Et ces « braises ardentes » ne sont pas sans rappeler celles du phénix, car « l’écriture est un incendie qui embrase un grand remue-ménage d’idées et qui fait flamboyer des associations d’images avant de les réduire en braises crépitantes et en cendres retombantes. […] Ecrire, c’est brûler vif », déclare le poète le 21 août 1943 dans une missive adressée à Edouard Peisson… Ainsi, la poésie ancienne doit-elle mourir pour mieux renaître, par ce « long, immense et raisonnédérèglement de tous les sens » dont parlait déjà Arthur Rimbaud dans sa Lettre à Paul Demeny. A travers une lutte langagière, l’écriture se mue en un parcours initiatique permettant, à terme, d’atteindre une poésie renouvelée.
L’ivresse du voyage, la passion pour l’aventure qui habitent l’écrivain perforent le champs des possibles et nous entraînent dans un monde à la richesse inégalable, scandé par une allure frénétique.
C’est par ce même « délire immense », que Blaise Cendrars se fait peintre de la vie. « Les lianes tentaculaires sont la chevelure du soleil », s’enthousiasme-t-il. Et il ajoute : « on dirait la palette et le pinceau d’un peintre ». Car « La Prose du transsibérien », c’est aussi et surtout un dialogue intime entre poésie et peinture.
« Si j’étais peintre, je déverserais beaucoup de rouge, beaucoup de jaune sur la fin de ce voyage
Car je crois bien que nous étions tous un peu fous »
Illustré par la coloriste russe Sonia Delaunay, le poème est d’abord paru sous la forme d’un grand accordéon vertical, qui, déplié, atteignait jusqu’à deux mètres de hauteur. Deux mètres, en 150 exemplaires… soit, mis bout à bout, la taille de la Tour Eiffel. Que de modernité à une époque où une réflexion intense sur les formes esthétiques se déploie justement peu à peu dans tous les champs artistiques ! Du sein de cette polyphonie plastique, le texte de Blaise Cendrars émerge, considéré comme le premier livre simultané. Apollinaire, grand ami du poète, l’expliquera, dans un article écrit en 1914 : « La Prose du transsibérien » est « une première tentative de simultanéité écrite où des contrastes de couleurs habituaient l’œil à lire d’un seul regard l’ensemble d’un poème, comme un chef d’orchestre lit d’un seul coup les notes superposées dans la partition. »Aux couleurs vives de Sonia Delaunay viennent s’ajouter les métaphores picturales de Blaise Cendrars, les deux amis composant alors une véritable expérience poétique à travers ce livre-tableau inédit.

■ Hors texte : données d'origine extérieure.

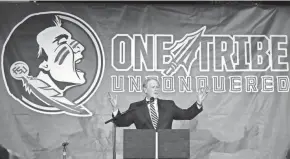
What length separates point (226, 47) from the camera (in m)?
6.18

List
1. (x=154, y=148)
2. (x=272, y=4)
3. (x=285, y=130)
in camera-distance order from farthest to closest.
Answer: (x=272, y=4), (x=285, y=130), (x=154, y=148)

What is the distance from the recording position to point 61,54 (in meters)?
6.12

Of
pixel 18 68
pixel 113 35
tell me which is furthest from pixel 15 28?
pixel 113 35

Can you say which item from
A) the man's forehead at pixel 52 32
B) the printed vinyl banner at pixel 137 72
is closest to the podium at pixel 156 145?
the printed vinyl banner at pixel 137 72

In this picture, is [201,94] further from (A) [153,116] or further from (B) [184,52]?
(B) [184,52]

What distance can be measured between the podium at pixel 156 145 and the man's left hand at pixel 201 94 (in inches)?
63.1

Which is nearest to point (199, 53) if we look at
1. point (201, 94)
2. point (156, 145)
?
point (201, 94)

Une douzaine de typographies où s’entrelacent caractères gras, majuscules et minuscules composent ainsi le texte, tel que publié chez l’éditeur “Les Hommes Nouveaux”, en 1913. Tandis que la peinture complète le texte et inversement, les limites de la poésie éclatent au profit d’un univers chimérique sans cesse en expansion, mettant en éveil tous les sens du lecteur. Et face à cette poésie-collage, la perception du poème n’en est que plus bouleversée.

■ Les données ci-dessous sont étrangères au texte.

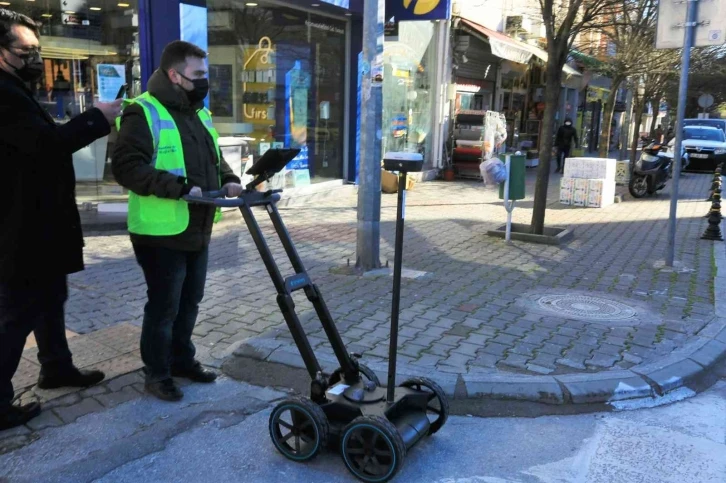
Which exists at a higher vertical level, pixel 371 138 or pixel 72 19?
pixel 72 19

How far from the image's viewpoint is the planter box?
8398mm

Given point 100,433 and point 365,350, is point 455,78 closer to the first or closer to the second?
point 365,350

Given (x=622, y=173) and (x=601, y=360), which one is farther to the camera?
(x=622, y=173)

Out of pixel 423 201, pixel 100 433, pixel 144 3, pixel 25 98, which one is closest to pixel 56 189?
pixel 25 98

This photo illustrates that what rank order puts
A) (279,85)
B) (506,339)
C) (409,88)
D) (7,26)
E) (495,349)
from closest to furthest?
(7,26) < (495,349) < (506,339) < (279,85) < (409,88)

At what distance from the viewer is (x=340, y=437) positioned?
3.12 meters

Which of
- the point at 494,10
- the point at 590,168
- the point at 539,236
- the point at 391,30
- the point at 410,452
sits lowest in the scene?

Je suis en chemin, avec Blaise Cendrars comme compagnon de route. Par la fenêtre du RER, les paysages défilent furieusement. Où suis-je ? En Russie ? A Paris ? Je ne sais, j’ai perdu la notion du temps et les frontières spatiales ont plié sous le poids des images poétiques. Pour l’heure, l’exaltation de cet hymne au monde qu’est « La Prose du transsibérien et de la petite Jehanne de France » transporte mon cœur bien au-delà de mes repères géographiques, dans un tout autre paysage. Un paysage sublime, et transfiguré.
Aurélia Lebas
- “La Prose du transsibérien et de la petite Jehanne de France”, Du monde entier au coeur du monde, Blaise Cendrars, Paris, Poésie/Gallimard, 2006.